• DIRECTION: The line containing "Looking closely, which" marks the start; return it and every line after it in the listing below, exactly, through the last.

• MATERIAL SUPPLIED:

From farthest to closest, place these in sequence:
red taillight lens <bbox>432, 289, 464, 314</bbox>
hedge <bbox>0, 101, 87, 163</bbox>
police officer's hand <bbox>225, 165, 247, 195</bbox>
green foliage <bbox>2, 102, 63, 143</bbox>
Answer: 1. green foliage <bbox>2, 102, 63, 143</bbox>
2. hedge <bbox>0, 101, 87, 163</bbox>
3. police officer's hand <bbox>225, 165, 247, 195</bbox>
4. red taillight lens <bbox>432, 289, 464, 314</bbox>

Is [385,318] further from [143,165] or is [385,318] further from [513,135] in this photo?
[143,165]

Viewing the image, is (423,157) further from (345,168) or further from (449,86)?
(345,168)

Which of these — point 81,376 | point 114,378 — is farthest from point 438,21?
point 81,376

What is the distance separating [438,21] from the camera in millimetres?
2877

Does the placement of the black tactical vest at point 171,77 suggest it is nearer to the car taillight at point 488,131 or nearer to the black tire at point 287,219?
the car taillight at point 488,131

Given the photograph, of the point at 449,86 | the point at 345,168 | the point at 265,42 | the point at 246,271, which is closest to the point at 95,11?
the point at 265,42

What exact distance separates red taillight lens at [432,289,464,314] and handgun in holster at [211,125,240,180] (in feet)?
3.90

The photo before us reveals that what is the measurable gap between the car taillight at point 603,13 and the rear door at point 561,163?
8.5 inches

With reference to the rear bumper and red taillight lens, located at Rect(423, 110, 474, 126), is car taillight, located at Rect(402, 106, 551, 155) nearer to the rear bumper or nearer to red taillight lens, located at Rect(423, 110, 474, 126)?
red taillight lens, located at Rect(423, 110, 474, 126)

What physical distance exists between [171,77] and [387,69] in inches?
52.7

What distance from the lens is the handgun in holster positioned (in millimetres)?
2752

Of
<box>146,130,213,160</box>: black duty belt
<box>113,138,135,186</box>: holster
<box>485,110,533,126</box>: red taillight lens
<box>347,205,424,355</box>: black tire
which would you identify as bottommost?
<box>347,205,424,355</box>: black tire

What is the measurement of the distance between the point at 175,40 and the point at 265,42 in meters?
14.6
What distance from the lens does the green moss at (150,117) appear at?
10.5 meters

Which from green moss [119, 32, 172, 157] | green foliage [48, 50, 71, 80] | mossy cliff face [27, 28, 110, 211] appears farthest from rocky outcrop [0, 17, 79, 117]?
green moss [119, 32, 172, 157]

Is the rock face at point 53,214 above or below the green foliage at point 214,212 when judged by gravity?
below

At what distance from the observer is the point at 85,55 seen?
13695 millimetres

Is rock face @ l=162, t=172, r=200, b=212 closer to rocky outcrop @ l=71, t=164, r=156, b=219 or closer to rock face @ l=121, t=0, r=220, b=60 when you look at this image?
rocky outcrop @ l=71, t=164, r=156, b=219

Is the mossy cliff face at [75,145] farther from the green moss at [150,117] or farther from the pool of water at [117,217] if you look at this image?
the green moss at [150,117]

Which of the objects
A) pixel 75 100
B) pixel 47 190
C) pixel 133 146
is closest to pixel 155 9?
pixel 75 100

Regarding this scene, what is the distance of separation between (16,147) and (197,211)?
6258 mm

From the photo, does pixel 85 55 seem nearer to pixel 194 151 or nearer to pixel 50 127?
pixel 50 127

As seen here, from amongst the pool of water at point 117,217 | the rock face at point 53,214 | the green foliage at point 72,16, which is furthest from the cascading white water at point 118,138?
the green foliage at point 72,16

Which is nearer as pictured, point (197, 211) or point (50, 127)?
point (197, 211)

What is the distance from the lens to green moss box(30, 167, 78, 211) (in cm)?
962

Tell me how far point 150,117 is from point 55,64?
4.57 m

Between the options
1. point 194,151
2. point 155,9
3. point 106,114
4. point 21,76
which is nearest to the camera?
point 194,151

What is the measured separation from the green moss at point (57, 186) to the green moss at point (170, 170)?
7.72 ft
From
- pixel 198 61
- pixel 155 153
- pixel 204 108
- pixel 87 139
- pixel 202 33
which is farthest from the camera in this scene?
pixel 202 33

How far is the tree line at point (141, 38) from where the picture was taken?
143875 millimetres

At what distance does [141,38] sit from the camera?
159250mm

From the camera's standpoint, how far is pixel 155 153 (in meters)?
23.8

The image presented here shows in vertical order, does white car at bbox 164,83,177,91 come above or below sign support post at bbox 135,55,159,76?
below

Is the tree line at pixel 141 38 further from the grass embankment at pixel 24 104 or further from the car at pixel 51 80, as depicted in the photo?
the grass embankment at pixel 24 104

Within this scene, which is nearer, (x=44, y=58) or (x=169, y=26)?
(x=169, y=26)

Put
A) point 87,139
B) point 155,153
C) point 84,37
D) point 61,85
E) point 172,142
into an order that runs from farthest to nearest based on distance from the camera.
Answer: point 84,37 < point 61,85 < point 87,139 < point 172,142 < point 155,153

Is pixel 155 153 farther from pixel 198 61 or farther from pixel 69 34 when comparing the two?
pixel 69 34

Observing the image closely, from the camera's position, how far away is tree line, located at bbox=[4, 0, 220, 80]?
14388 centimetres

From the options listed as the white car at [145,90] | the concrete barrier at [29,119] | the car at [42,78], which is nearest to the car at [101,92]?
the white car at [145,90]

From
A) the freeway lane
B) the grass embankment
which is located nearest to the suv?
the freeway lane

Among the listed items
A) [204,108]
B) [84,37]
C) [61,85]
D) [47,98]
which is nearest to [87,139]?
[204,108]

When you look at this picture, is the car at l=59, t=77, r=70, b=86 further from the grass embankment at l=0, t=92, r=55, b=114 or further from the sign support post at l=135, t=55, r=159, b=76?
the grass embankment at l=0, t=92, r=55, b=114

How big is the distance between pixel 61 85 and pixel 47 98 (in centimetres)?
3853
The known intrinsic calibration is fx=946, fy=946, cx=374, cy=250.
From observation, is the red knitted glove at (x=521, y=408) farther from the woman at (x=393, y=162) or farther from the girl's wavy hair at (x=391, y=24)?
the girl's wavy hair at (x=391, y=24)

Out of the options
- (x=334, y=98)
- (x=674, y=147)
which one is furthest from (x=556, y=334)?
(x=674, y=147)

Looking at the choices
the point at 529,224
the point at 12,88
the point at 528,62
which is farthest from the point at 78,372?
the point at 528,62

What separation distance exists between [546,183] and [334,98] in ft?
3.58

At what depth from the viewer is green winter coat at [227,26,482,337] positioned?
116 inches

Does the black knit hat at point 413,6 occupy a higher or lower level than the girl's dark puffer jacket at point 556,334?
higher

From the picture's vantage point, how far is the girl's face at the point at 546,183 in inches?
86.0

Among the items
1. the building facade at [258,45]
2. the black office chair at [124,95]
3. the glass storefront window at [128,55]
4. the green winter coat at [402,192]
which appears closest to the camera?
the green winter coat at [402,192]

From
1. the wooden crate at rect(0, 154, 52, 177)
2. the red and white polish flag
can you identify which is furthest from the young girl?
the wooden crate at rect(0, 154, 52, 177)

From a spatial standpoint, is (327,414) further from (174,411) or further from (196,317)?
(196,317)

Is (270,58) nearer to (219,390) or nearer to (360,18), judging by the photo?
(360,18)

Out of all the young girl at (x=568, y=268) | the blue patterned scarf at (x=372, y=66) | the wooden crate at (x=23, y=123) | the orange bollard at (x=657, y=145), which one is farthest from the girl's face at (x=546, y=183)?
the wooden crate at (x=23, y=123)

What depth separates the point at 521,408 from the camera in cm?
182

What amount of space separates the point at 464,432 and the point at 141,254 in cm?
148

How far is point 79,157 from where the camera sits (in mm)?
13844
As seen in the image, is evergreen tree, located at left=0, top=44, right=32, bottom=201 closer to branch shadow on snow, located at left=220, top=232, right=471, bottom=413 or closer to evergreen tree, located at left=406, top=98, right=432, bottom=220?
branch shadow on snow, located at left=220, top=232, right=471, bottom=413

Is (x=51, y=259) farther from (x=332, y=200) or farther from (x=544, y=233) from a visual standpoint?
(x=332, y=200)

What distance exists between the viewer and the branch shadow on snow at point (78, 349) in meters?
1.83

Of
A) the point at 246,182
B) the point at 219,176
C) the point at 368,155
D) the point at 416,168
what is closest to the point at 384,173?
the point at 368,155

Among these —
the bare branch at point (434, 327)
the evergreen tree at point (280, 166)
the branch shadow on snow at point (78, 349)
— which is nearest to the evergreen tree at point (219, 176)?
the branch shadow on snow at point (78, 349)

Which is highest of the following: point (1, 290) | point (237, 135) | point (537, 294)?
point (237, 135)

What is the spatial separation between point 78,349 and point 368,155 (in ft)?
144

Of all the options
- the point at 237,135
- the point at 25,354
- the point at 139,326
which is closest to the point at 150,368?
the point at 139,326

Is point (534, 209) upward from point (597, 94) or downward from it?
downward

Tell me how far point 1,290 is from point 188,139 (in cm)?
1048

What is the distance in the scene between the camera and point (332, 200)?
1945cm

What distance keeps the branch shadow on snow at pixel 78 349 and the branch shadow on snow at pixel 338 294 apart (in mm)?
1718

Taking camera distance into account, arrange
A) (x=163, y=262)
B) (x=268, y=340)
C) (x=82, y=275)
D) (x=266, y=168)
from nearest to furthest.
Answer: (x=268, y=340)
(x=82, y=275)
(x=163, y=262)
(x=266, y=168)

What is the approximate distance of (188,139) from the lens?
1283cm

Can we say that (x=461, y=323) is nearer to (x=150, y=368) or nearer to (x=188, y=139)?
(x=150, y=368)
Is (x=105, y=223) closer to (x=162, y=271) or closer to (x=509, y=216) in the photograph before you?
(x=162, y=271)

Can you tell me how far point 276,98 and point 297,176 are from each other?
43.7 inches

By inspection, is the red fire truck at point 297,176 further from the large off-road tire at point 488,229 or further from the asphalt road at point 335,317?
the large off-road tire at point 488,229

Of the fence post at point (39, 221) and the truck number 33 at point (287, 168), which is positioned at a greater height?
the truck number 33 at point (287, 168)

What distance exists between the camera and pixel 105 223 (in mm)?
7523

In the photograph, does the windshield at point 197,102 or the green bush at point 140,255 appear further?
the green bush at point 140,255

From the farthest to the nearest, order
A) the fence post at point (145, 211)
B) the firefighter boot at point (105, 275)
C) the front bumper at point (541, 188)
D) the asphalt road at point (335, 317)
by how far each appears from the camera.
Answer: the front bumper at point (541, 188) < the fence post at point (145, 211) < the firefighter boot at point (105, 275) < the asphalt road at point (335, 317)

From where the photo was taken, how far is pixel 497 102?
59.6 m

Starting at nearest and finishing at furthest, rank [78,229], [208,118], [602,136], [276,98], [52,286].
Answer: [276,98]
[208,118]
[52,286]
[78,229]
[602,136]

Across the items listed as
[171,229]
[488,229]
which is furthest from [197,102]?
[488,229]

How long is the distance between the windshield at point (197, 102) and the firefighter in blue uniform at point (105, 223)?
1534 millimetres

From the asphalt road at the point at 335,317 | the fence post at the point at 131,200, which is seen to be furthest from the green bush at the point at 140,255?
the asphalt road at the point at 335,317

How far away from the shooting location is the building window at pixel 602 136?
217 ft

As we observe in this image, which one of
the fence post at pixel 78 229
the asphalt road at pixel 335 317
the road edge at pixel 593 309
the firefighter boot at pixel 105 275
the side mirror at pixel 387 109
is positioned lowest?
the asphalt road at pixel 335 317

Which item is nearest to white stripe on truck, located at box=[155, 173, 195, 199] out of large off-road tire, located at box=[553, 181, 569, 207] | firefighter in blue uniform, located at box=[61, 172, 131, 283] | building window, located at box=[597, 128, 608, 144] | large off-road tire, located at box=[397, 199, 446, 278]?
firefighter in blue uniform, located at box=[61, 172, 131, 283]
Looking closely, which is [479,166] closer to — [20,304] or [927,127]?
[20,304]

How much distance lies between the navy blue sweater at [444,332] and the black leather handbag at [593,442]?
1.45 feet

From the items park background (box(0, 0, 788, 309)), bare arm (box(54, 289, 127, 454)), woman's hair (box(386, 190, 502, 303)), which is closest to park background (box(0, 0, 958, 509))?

• CORRECT ANSWER:
Looking closely, which is [479,166] closer to — [20,304] or [927,127]?
[20,304]

How much distance lies between the navy blue sweater at [444,332] and the black leather handbag at [593,442]?
1.45 feet

From the items park background (box(0, 0, 788, 309)), bare arm (box(54, 289, 127, 454)), woman's hair (box(386, 190, 502, 303)), which is closest to park background (box(0, 0, 958, 509))?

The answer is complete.